There are many metrics that can indicate some kind of code quality or aspects of readability, but in the end they don't matter. What matters is that the intended audience of the code (i.e. other humans) can understand the code easily. Different audiences have different skill levels, different backgrounds, and different expectations, so there isn't one style that can satisfy them all.
This doesn't mean that metrics are useless, just that we should be aware how they are just proxies for actual readability. One classic example is cyclomatic complexity (CC), which counts the branches in a function. What are various problems with CC?
- In case of a switch/case statement, CC is equal to the number of cases, as if it were written as an if/else-if/else cascade. However, humans tend to perceive a switch/case as much simpler.
- Also, CC cannot really account for exception flow, as every subexpression that could throw is effectively a branch point. Yet, many people perceive exceptions as much simpler than a conditional for every operation that could fail, and exceptions are typically ignored when calculating CC (but how should try/catch be considered?)
- There are also some control flow operators that are often not perceived as control flow, such as short-circuit operators as in
if (a && b), or safe navigation operators like
foo.?bar (e.g. in C#).
- Some control flow may be hidden by higher-order functions, e.g. compare the loops
for x in things: foo(x) with the largely equivalent
There are metrics that try to address some of these concerns, e.g. Cognitive Complexity by SonarQube.
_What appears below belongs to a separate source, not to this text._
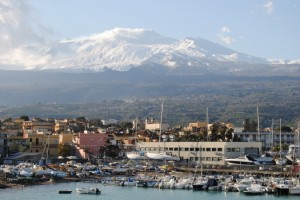 Etna e il mare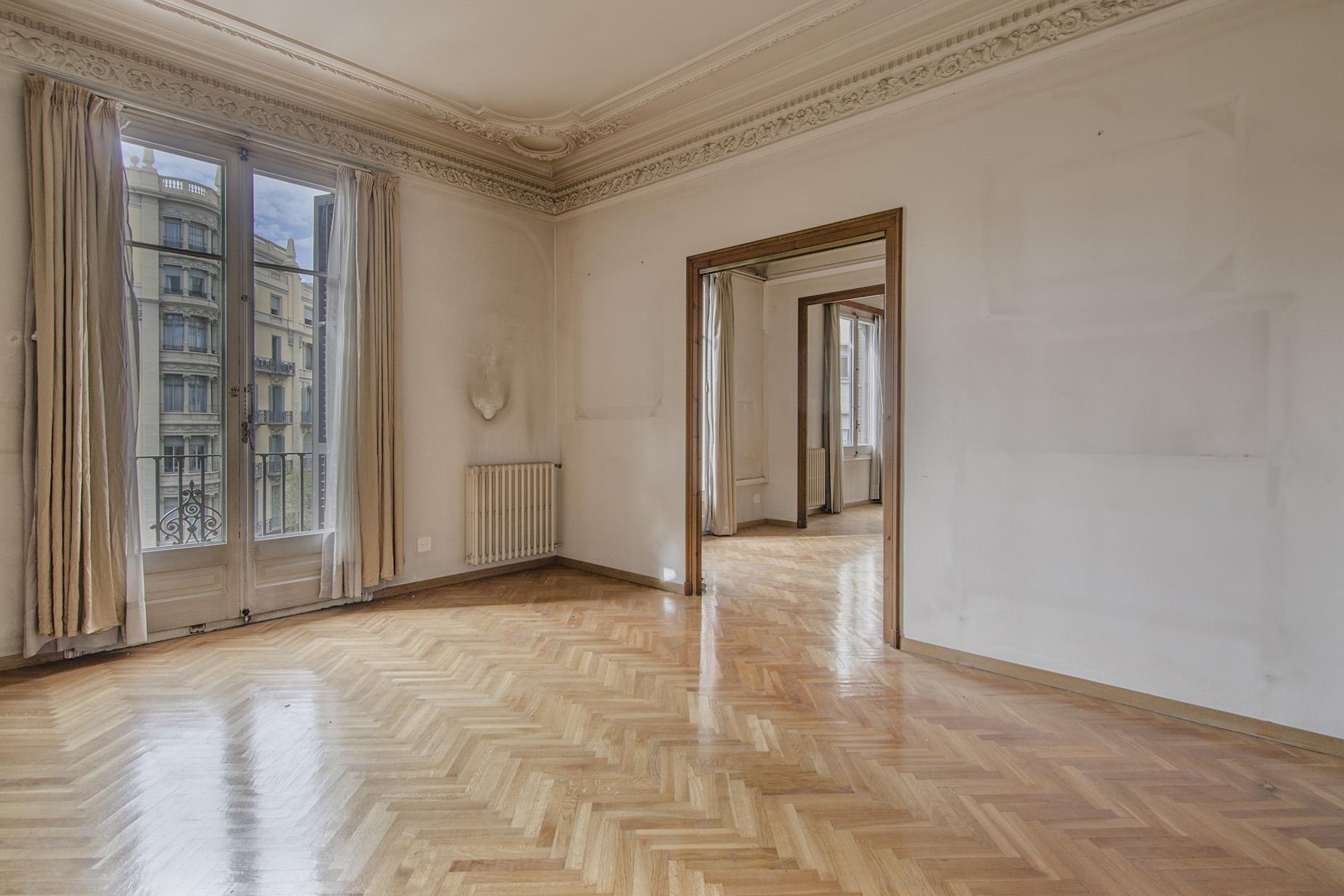 Квартира для того Продажа на Beautiful Apartment to Reform in a Royal Estate in Eixample Eixample, Barcelona City, Barcelona, 08007 Испания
Static analysis tools like linters and style checkers use various metrics to alert you of possible issues. They may operate on a purely syntactic level (e.g. pycodestyle), others perform semantic analysis (e.g. findbugs operates on compiled Java bytecode, not on source code). Many perform a combination, and e.g. operate on a parsed representation of the source code. For dynamic languages, linters might also perform some amount of type checking. A style checker might be able to match your source against known patterns than can be replaced with a more elegant alternative, or when the pattern is likely a bug.
In the development work I'm currently doing (Python), I find the following checks or metrics most helpful:
- a basic style check that enforces consistent formatting and naming (flake8)
- simple semantic checks, such as complaining when a variable is assigned but not used, or when I call a function that doesn't exist (flake8, pylint)
- an external type check (mypy)
- simple test coverage metrics (statement coverage) (pytest-cov)
None of these put a number on how good my code is, but they help me to find and prevent problems. There are similar freely available tools for Java, e.g. checkstyle. These tools typically define policies and not metrics, but a policy might be that a metric should be within a certain bound (e.g. less than 20 local variables in scope).
It is worth reading the documentation for some of these tools to see which aspects of readability they try to measure or which issues they try to detect.